## ФРАГМЕНТ СТРАНИЦЫ
********

С другой стороны, в зависимости от исторического изменения самой этой «жизненной необходимости» и ее предмета декоративно-прикладное искусство обнаруживает и свои относительные границы вида искусства, обеспечивающие ему дальнейшее развитие и обогащение в контексте последующих художественных образований. Скажем, современное произведение этого вида искусства уже невозможно без того, чтобы оно органически не включало в себя действительные моменты живописности, музыкальности, поэтичности и т.д. Но эти моменты не разрушают данный вид искусства как устойчивый способ разрешения указанных эстетических противоречий.

********

## РАЗДЕЛ ДАННЫХ
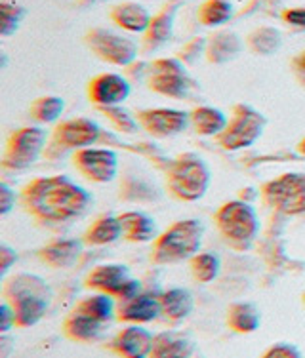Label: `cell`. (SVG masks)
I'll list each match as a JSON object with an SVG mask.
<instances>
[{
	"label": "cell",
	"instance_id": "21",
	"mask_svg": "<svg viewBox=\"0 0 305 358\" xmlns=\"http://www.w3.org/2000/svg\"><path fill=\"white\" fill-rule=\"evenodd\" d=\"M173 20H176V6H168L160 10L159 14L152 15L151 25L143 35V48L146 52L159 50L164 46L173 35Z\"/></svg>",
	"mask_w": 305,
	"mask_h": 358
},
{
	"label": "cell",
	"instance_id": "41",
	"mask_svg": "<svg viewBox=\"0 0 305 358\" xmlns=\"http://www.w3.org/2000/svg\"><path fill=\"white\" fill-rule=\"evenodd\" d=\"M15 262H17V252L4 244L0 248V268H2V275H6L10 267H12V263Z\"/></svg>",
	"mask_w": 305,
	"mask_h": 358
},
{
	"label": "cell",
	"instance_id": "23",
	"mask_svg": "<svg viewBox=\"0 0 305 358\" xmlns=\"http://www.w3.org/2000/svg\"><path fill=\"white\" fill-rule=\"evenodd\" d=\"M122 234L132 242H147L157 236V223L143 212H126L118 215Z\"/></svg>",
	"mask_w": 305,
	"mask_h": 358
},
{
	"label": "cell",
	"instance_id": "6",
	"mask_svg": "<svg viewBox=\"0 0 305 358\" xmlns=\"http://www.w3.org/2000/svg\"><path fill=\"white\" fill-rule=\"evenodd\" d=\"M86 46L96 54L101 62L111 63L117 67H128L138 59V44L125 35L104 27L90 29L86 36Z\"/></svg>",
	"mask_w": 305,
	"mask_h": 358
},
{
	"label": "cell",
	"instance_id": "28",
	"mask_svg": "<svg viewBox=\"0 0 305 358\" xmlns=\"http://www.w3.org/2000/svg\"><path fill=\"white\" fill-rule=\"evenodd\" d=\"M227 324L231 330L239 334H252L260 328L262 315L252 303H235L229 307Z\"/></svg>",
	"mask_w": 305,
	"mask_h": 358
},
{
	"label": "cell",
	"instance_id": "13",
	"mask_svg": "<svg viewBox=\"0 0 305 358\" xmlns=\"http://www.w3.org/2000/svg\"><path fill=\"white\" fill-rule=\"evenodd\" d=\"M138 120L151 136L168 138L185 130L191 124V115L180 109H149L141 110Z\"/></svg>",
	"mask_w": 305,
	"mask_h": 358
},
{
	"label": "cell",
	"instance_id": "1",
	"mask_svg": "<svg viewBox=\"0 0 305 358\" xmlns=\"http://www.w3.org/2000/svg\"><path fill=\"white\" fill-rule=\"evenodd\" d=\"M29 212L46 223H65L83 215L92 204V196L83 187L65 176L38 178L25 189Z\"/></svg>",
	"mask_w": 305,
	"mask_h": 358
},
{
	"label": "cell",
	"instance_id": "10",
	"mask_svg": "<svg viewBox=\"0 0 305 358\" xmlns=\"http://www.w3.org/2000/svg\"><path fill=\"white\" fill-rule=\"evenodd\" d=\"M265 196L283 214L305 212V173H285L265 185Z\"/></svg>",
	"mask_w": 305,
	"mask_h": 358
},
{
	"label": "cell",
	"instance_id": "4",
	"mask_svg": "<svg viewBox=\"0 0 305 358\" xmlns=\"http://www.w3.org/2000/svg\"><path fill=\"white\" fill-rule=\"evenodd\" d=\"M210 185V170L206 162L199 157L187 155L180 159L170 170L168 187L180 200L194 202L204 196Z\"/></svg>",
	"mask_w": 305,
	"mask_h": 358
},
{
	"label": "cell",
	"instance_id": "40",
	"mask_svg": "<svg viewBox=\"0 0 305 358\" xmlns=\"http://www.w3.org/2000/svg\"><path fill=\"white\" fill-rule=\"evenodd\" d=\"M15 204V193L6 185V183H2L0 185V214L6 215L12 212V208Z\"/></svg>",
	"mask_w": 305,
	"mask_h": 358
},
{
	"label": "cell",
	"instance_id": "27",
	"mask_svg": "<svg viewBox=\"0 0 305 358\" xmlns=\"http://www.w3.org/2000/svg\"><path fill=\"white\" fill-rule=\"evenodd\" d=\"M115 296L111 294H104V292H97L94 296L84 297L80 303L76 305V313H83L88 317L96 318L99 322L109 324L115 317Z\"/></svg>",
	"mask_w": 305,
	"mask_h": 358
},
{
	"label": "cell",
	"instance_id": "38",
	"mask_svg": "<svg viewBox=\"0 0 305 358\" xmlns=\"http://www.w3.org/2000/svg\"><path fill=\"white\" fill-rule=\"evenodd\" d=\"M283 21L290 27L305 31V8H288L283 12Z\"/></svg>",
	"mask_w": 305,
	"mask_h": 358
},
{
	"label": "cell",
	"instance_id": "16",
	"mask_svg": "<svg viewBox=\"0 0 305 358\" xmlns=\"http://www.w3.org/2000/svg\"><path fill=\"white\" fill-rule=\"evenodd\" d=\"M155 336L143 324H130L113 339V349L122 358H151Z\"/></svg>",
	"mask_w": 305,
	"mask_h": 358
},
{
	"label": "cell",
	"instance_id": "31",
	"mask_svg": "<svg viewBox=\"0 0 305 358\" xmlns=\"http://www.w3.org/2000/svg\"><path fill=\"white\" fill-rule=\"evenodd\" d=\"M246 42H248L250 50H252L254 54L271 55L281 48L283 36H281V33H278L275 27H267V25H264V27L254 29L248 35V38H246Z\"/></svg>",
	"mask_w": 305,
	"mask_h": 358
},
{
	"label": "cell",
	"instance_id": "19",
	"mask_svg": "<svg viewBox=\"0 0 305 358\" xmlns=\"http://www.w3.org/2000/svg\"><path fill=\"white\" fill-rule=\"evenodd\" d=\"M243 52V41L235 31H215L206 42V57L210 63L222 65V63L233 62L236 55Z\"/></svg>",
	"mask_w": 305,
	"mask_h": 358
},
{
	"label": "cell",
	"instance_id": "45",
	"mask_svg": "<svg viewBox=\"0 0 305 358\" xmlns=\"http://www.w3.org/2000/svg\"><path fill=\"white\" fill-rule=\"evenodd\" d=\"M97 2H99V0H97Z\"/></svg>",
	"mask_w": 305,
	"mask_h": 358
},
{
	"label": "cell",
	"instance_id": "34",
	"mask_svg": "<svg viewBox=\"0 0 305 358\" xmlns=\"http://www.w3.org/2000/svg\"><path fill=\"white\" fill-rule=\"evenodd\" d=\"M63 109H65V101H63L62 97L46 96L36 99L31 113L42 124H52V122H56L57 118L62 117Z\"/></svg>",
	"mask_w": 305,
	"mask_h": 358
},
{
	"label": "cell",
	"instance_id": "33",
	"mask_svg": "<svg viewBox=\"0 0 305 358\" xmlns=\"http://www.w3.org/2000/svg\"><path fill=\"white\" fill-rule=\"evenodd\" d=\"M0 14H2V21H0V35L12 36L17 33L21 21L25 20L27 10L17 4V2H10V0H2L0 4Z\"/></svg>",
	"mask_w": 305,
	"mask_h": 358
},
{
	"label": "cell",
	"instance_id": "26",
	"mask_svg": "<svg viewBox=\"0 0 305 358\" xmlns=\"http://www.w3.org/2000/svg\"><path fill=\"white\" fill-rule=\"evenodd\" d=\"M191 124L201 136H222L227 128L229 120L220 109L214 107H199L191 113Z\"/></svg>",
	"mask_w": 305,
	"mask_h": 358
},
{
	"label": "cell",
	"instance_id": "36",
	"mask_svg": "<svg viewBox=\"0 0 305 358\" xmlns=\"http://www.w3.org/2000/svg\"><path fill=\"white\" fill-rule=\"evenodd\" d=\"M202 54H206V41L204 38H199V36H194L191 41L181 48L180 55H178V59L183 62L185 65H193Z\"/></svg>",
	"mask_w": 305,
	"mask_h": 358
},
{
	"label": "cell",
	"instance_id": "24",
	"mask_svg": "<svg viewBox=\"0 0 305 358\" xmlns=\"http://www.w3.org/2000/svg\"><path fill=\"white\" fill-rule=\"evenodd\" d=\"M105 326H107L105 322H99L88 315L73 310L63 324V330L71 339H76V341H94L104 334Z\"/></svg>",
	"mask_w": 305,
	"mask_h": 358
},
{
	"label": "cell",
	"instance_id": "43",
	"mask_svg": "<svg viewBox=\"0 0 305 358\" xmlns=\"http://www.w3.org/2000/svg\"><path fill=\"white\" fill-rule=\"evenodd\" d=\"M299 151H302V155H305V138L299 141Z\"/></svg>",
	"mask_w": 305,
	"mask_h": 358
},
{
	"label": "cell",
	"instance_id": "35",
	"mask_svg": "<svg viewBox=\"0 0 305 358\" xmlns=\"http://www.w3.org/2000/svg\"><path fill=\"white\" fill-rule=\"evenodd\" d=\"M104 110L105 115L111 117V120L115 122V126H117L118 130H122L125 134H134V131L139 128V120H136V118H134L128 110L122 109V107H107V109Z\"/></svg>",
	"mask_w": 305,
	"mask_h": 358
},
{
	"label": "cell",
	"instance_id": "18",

********

## ЦЕЛЬ ЗАДАНИЯ
Сможете подхватить рассуждение о декоративно-прикладном искусстве и продолжить его сразу после последнего предложения?

## ОТВЕТ НА ЗАДАНИЕ
Интересно отметить, что декоративно-прикладное искусство, осуществляя это своеобразное «возвращение» предмету его ранее существовавшей значимости жизненной необходимости, вместе с тем указывает и на следующее обстоятельство. Уже с первых шагов своего становления как формы общественного сознания искусство не создает никаких самостоятельных ценностей, отличных от значимости человеческих форм жизнедеятельности – форм чувственного состояния человека, имевших место в истории хотя бы в эпизодическом их проявлении. Оно есть лишь отражение этих форм как их особое духовное «повторение», воспроизводство, сохранение. В этом смысле искусство вообще не имеет самостоятельной «картины» развития, оторванной от истории реального обезразличивания того труда, который, говоря словами К. Маркса, становился «случайным» для человека, превращался в простое «средство для создания богатства». Оно всегда «упраздняло» это обезразличивание, но только в той мере, в какой становилось его прямым духовным антиподом, т.е. вовсе не реальным, но лишь идеальным его противником.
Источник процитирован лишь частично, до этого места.